Every line in the data must be transcribed exactly.

───── Data ─────

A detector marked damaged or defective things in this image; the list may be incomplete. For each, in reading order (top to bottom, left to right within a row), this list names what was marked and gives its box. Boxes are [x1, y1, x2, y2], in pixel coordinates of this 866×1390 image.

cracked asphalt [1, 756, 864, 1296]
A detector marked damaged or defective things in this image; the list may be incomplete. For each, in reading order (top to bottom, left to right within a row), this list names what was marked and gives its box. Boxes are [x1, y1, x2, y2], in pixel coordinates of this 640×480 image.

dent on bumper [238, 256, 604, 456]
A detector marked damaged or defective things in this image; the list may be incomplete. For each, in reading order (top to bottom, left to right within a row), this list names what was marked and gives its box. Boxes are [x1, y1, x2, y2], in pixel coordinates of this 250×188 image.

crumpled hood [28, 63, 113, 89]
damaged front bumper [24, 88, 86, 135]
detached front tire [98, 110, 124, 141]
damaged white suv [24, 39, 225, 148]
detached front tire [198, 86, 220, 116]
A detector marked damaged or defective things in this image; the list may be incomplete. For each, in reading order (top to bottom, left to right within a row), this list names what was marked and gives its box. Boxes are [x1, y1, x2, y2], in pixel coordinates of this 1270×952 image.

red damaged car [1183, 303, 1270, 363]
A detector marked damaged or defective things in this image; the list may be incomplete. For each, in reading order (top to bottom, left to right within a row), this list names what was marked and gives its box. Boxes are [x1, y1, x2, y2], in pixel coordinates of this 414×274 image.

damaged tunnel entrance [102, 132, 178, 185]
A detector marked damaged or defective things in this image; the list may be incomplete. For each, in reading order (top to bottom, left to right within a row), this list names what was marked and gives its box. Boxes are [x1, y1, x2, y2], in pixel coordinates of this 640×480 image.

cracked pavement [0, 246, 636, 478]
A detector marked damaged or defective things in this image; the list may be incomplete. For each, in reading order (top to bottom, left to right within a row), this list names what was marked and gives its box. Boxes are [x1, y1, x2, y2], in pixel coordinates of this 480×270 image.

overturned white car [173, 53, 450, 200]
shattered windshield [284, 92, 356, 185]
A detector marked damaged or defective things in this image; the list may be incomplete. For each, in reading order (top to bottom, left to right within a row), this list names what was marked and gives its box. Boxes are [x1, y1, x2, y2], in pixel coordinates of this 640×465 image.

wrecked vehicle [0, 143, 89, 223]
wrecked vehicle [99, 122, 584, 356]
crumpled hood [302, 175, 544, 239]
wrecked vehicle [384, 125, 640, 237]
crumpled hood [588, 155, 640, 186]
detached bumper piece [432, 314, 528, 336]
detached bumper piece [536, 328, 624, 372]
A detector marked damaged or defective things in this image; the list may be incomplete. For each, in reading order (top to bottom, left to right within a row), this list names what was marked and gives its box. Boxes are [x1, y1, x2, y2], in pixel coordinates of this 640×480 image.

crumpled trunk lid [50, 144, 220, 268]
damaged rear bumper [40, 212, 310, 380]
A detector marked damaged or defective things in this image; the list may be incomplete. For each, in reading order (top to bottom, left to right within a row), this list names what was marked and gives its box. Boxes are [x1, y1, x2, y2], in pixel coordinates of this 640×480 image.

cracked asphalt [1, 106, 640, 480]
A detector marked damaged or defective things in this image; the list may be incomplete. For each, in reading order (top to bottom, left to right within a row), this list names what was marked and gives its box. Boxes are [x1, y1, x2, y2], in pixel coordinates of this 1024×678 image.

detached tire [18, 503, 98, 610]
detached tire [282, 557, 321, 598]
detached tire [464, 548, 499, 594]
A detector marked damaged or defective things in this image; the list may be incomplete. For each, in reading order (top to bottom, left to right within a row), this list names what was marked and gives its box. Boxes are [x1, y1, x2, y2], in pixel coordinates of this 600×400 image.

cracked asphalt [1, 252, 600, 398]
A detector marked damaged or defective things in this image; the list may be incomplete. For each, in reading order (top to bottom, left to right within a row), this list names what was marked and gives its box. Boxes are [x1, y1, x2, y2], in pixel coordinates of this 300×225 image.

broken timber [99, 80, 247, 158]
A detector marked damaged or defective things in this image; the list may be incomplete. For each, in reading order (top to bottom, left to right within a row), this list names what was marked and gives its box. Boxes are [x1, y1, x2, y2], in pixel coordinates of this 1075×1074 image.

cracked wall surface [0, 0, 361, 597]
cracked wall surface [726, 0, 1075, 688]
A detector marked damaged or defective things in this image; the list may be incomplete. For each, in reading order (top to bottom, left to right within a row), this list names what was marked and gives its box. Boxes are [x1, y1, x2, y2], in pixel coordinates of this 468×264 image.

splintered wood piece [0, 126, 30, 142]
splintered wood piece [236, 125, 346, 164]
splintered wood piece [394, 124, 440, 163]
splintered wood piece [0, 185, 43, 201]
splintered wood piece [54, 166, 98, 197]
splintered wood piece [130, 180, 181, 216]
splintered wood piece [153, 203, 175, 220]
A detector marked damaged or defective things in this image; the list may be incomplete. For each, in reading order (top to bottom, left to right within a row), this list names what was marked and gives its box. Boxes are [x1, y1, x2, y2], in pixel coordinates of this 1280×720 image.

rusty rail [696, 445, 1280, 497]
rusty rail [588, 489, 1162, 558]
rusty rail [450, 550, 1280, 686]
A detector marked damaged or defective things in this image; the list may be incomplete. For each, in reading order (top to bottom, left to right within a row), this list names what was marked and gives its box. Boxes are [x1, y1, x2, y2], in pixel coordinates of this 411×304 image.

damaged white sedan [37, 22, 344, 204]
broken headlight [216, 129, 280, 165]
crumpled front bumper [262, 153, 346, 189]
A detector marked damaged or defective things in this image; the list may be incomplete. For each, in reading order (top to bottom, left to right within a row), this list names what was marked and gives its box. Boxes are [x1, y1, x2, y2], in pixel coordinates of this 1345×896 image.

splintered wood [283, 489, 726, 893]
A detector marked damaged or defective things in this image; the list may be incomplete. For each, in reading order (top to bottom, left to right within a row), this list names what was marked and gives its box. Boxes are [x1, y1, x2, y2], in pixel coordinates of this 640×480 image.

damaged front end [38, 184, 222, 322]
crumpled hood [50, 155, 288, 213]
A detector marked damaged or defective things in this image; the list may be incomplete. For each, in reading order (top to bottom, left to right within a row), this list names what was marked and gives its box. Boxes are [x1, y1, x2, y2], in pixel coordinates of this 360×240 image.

─────

→ Solution to the exercise
A detector marked damaged or defective things in this image; the list may be incomplete. For each, in reading order (top to bottom, left to right within a row), this list names what was marked and gives its box. Boxes are [x1, y1, x2, y2], in pixel coordinates of this 866×1390 image.

cracked asphalt [1, 756, 864, 1296]
A detector marked damaged or defective things in this image; the list may be incomplete. For each, in reading order (top to bottom, left to right within a row), this list names what was marked and gives its box. Boxes are [x1, y1, x2, y2], in pixel coordinates of this 640×480 image.

dent on bumper [238, 256, 604, 456]
A detector marked damaged or defective things in this image; the list may be incomplete. For each, in reading order (top to bottom, left to right within a row), this list names what was marked and gives its box. Boxes are [x1, y1, x2, y2], in pixel coordinates of this 250×188 image.

crumpled hood [28, 63, 113, 89]
damaged front bumper [24, 88, 86, 135]
detached front tire [98, 110, 124, 141]
damaged white suv [24, 39, 225, 148]
detached front tire [198, 86, 220, 116]
A detector marked damaged or defective things in this image; the list may be incomplete. For each, in reading order (top to bottom, left to right within a row), this list names what was marked and gives its box. Boxes are [x1, y1, x2, y2], in pixel coordinates of this 1270×952 image.

red damaged car [1183, 303, 1270, 363]
A detector marked damaged or defective things in this image; the list may be incomplete. For each, in reading order (top to bottom, left to right within a row), this list names what was marked and gives its box. Boxes are [x1, y1, x2, y2], in pixel coordinates of this 414×274 image.

damaged tunnel entrance [102, 132, 178, 185]
A detector marked damaged or defective things in this image; the list may be incomplete. For each, in reading order (top to bottom, left to right within a row), this list names what was marked and gives its box. Boxes are [x1, y1, x2, y2], in pixel coordinates of this 640×480 image.

cracked pavement [0, 246, 636, 478]
A detector marked damaged or defective things in this image; the list may be incomplete. For each, in reading order (top to bottom, left to right within a row), this list names what was marked and gives its box. Boxes are [x1, y1, x2, y2], in pixel coordinates of this 480×270 image.

overturned white car [173, 53, 450, 200]
shattered windshield [284, 92, 356, 185]
A detector marked damaged or defective things in this image; the list may be incomplete. For each, in reading order (top to bottom, left to right within a row), this list names what was marked and gives its box. Boxes are [x1, y1, x2, y2], in pixel coordinates of this 640×465 image.

wrecked vehicle [0, 143, 89, 223]
wrecked vehicle [99, 122, 584, 356]
crumpled hood [302, 175, 544, 239]
wrecked vehicle [384, 125, 640, 237]
crumpled hood [588, 155, 640, 186]
detached bumper piece [432, 314, 528, 336]
detached bumper piece [536, 328, 624, 372]
A detector marked damaged or defective things in this image; the list may be incomplete. For each, in reading order (top to bottom, left to right within a row), this list names what was marked and gives its box. Boxes are [x1, y1, x2, y2], in pixel coordinates of this 640×480 image.

crumpled trunk lid [50, 144, 220, 268]
damaged rear bumper [40, 212, 310, 380]
A detector marked damaged or defective things in this image; the list may be incomplete. For each, in reading order (top to bottom, left to right within a row), this list names what was marked and gives its box. Boxes are [x1, y1, x2, y2], in pixel coordinates of this 640×480 image.

cracked asphalt [1, 106, 640, 480]
A detector marked damaged or defective things in this image; the list may be incomplete. For each, in reading order (top to bottom, left to right within a row), this list names what was marked and gives its box. Boxes are [x1, y1, x2, y2], in pixel coordinates of this 1024×678 image.

detached tire [18, 503, 98, 610]
detached tire [282, 557, 321, 598]
detached tire [464, 548, 499, 594]
A detector marked damaged or defective things in this image; the list may be incomplete. For each, in reading order (top to bottom, left to right within a row), this list names what was marked and gives its box. Boxes are [x1, y1, x2, y2], in pixel coordinates of this 600×400 image.

cracked asphalt [1, 252, 600, 398]
A detector marked damaged or defective things in this image; the list may be incomplete. For each, in reading order (top to bottom, left to right within a row), this list names what was marked and gives its box. Boxes are [x1, y1, x2, y2], in pixel coordinates of this 300×225 image.

broken timber [99, 80, 247, 158]
A detector marked damaged or defective things in this image; the list may be incomplete. For each, in reading order (top to bottom, left to right within a row), this list names what was marked and gives its box. Boxes are [x1, y1, x2, y2], in pixel coordinates of this 1075×1074 image.

cracked wall surface [0, 0, 361, 597]
cracked wall surface [726, 0, 1075, 688]
A detector marked damaged or defective things in this image; the list may be incomplete. For each, in reading order (top to bottom, left to right within a row), this list names what was marked and gives its box. Boxes are [x1, y1, x2, y2], in pixel coordinates of this 468×264 image.

splintered wood piece [0, 126, 30, 142]
splintered wood piece [236, 125, 346, 164]
splintered wood piece [394, 124, 440, 163]
splintered wood piece [0, 185, 43, 201]
splintered wood piece [54, 166, 98, 197]
splintered wood piece [130, 180, 181, 216]
splintered wood piece [153, 203, 175, 220]
A detector marked damaged or defective things in this image; the list may be incomplete. For each, in reading order (top to bottom, left to right within a row), this list names what was marked and gives its box. Boxes are [x1, y1, x2, y2], in pixel coordinates of this 1280×720 image.

rusty rail [696, 445, 1280, 497]
rusty rail [588, 489, 1162, 558]
rusty rail [450, 550, 1280, 686]
A detector marked damaged or defective things in this image; the list may be incomplete. For each, in reading order (top to bottom, left to right within a row), this list names what was marked and gives its box. Boxes are [x1, y1, x2, y2], in pixel coordinates of this 411×304 image.

damaged white sedan [37, 22, 344, 204]
broken headlight [216, 129, 280, 165]
crumpled front bumper [262, 153, 346, 189]
A detector marked damaged or defective things in this image; the list may be incomplete. For each, in reading order (top to bottom, left to right within a row), this list names what was marked and gives its box. Boxes are [x1, y1, x2, y2], in pixel coordinates of this 1345×896 image.

splintered wood [283, 489, 726, 893]
A detector marked damaged or defective things in this image; the list may be incomplete. For each, in reading order (top to bottom, left to right within a row), this list names what was marked and gives its box. Boxes are [x1, y1, x2, y2], in pixel coordinates of this 640×480 image.

damaged front end [38, 184, 222, 322]
crumpled hood [50, 155, 288, 213]
A detector marked damaged or defective things in this image; the list may be incomplete. For each, in reading order (top to bottom, left to right within a row), this list names what was marked and gives its box. Boxes are [x1, y1, x2, y2], in pixel coordinates of this 360×240 image.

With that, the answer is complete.